STUDY QUESTIONS —
1. Summarize the Checkita configuration text in two sentences.
2. In the Checkita configuration text, what time zone does the dateTimeOptions block set?
3. Write the next part of the Checkita configuration text, picking up right after its last line.

TEXT PASSAGE —
Hocon configuration format supports variable substitution and Checkita Data Quality framework has a mechanism to feed configuration files with extra variables at runtime. For more information, see Usage of Environment Variables and Extra Variables chapter of the documentation.

appConfig: {

  applicationName: "Custom Data Quality Application Name"

  dateTimeOptions: {
    timeZone: "GMT+3"
    referenceDateFormat: "yyyy-MM-dd"
    executionDateFormat: "yyyy-MM-dd-HH-mm-ss"
  }

  enablers: {
    allowSqlQueries: false
    allowNotifications: true
    aggregatedKafkaOutput: true
  }

  defaultSparkOptions: [
    "spark.sql.orc.enabled=true"
    "spark.sql.parquet.compression.codec=snappy"
    "spark.sql.autoBroadcastJoinThreshold=-1"
  ]

  storage: {
    dbType: "postgres"
    url: "localhost:5432/public"
    username: "postgres"

RECORDS SUPPLIED —
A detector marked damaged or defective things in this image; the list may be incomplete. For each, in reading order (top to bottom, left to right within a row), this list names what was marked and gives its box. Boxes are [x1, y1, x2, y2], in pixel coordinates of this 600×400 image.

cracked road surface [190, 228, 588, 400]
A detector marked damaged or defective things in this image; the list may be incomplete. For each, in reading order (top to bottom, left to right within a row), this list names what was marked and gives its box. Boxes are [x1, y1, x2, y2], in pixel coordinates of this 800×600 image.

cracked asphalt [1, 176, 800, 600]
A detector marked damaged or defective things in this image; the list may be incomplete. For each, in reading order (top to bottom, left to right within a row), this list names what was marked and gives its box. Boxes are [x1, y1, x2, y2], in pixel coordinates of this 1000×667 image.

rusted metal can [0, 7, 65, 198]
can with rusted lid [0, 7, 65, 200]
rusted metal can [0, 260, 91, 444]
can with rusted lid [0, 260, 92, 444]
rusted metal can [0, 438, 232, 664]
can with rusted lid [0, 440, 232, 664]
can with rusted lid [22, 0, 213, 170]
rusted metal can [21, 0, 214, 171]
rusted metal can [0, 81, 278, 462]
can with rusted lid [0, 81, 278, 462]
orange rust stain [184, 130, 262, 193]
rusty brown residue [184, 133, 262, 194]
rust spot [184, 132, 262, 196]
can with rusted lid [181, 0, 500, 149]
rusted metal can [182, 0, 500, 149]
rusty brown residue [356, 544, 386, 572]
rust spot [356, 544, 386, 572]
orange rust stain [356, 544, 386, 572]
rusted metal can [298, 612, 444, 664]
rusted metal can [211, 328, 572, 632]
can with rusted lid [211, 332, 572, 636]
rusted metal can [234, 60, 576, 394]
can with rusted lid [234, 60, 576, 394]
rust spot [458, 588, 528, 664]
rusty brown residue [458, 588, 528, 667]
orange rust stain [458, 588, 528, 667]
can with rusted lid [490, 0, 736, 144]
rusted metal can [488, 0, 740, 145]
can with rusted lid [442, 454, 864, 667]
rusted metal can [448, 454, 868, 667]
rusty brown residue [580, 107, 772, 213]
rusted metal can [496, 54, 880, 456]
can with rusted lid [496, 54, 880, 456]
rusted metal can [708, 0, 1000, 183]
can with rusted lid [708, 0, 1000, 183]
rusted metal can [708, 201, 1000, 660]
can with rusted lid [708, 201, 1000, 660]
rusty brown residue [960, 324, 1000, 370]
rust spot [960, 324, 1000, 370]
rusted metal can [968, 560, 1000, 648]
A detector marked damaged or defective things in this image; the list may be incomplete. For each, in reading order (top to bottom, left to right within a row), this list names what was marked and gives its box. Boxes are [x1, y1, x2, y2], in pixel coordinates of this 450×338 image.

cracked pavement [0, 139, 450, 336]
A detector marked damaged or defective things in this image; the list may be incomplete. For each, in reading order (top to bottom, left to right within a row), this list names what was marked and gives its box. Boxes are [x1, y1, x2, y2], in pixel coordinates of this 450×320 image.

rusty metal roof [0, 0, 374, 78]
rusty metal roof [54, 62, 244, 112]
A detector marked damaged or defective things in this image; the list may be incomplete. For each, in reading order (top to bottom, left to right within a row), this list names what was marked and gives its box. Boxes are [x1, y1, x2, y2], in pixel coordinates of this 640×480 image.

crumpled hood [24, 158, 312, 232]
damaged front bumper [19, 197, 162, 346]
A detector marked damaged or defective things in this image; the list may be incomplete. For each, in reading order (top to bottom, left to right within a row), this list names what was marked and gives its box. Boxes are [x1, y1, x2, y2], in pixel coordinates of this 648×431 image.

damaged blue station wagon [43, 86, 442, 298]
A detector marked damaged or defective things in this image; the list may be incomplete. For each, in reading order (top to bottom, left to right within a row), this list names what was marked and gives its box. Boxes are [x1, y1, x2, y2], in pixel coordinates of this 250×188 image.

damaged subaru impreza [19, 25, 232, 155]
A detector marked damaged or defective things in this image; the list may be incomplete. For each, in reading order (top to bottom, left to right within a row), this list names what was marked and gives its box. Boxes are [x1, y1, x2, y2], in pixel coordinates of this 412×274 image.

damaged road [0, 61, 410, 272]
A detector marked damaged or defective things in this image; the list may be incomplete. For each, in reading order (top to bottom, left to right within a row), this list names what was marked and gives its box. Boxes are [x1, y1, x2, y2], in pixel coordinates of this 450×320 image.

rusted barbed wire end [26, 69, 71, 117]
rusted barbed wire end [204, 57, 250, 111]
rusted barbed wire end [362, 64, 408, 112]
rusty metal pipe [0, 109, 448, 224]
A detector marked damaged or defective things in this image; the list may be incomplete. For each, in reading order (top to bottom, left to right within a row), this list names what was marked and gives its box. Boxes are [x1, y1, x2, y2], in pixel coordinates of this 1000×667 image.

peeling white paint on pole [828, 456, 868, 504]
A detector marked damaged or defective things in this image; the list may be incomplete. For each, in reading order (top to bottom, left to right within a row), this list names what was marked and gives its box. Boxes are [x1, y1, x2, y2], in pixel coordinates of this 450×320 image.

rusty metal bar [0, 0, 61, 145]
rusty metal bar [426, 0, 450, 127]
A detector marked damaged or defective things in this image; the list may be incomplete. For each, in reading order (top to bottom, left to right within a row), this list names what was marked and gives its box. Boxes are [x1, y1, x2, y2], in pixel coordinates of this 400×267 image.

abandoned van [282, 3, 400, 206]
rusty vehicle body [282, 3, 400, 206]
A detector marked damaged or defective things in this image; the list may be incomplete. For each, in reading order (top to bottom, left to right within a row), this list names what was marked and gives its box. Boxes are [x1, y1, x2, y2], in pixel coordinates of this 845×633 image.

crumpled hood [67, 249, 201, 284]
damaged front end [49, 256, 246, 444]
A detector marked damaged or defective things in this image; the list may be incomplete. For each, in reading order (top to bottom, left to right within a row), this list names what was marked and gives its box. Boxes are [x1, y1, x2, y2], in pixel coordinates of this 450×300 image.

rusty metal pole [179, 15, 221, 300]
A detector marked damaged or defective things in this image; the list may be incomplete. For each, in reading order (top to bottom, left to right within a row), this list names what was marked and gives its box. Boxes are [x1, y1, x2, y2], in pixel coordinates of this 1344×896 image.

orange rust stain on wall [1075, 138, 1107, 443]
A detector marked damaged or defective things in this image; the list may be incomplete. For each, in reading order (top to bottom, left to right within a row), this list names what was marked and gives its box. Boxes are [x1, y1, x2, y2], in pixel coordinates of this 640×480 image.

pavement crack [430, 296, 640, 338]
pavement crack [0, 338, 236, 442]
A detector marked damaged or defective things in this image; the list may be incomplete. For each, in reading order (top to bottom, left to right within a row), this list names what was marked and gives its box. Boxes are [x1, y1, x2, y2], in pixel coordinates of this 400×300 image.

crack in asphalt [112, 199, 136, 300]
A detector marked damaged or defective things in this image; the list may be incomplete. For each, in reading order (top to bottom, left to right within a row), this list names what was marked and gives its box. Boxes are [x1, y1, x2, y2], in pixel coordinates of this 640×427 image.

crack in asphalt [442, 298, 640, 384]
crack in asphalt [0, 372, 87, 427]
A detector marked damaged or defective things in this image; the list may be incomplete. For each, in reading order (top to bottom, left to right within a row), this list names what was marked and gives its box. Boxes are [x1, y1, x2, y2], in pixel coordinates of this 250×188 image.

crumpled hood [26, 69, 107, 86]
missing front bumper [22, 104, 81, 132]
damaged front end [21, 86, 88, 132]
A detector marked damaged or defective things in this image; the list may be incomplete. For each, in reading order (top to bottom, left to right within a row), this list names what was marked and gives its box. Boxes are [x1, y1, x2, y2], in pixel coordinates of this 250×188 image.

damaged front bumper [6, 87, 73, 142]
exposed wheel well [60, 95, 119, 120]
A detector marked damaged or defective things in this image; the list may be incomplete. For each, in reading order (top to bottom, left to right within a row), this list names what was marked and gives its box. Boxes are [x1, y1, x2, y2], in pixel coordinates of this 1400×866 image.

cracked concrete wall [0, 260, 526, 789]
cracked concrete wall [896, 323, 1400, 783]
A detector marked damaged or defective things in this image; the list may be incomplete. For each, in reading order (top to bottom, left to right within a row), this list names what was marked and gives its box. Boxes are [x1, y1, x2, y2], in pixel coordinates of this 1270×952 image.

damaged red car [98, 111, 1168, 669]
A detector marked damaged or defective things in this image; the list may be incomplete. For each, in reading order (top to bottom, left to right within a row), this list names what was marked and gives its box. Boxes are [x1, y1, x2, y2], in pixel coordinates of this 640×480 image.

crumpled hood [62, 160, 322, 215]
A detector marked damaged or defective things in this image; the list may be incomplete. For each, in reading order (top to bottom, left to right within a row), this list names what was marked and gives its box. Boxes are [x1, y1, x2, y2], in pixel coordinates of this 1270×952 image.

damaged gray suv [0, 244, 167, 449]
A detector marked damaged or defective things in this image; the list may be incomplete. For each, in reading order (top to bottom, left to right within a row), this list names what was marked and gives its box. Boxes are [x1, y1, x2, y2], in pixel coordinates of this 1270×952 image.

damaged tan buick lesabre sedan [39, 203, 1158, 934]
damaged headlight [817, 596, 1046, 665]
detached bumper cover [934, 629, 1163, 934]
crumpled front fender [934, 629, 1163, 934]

EXERCISE RESULTS —
1. The Hocon configuration format supports variable substitution, and the Checkita Data Quality framework can feed configuration files with extra variables at runtime, as described in the documentation chapter on environment and extra variables. The sample appConfig block sets an application name, date and time options, enablers, default Spark options, and storage settings for a Postgres database.

2. GMT+3

3.
    password: "postgres"
    schema: "dqdb"
    saveErrorsToStorage: true
  }

  email: {
    host: "smtp.some-company.domain"
    port: "25"
    username: "emailUser"
    password: "emailPassword"
    address: "some.service@some-company.domain"
    name: "Data Quality Service"
    sslOnConnect: true
  }

  mattermost: {
    host: "https://some-team.mattermost.com"
    token: ${dqMattermostToken}
  }

  encryption: {
    secret: "secretmustbeatleastthirtytwocharacters"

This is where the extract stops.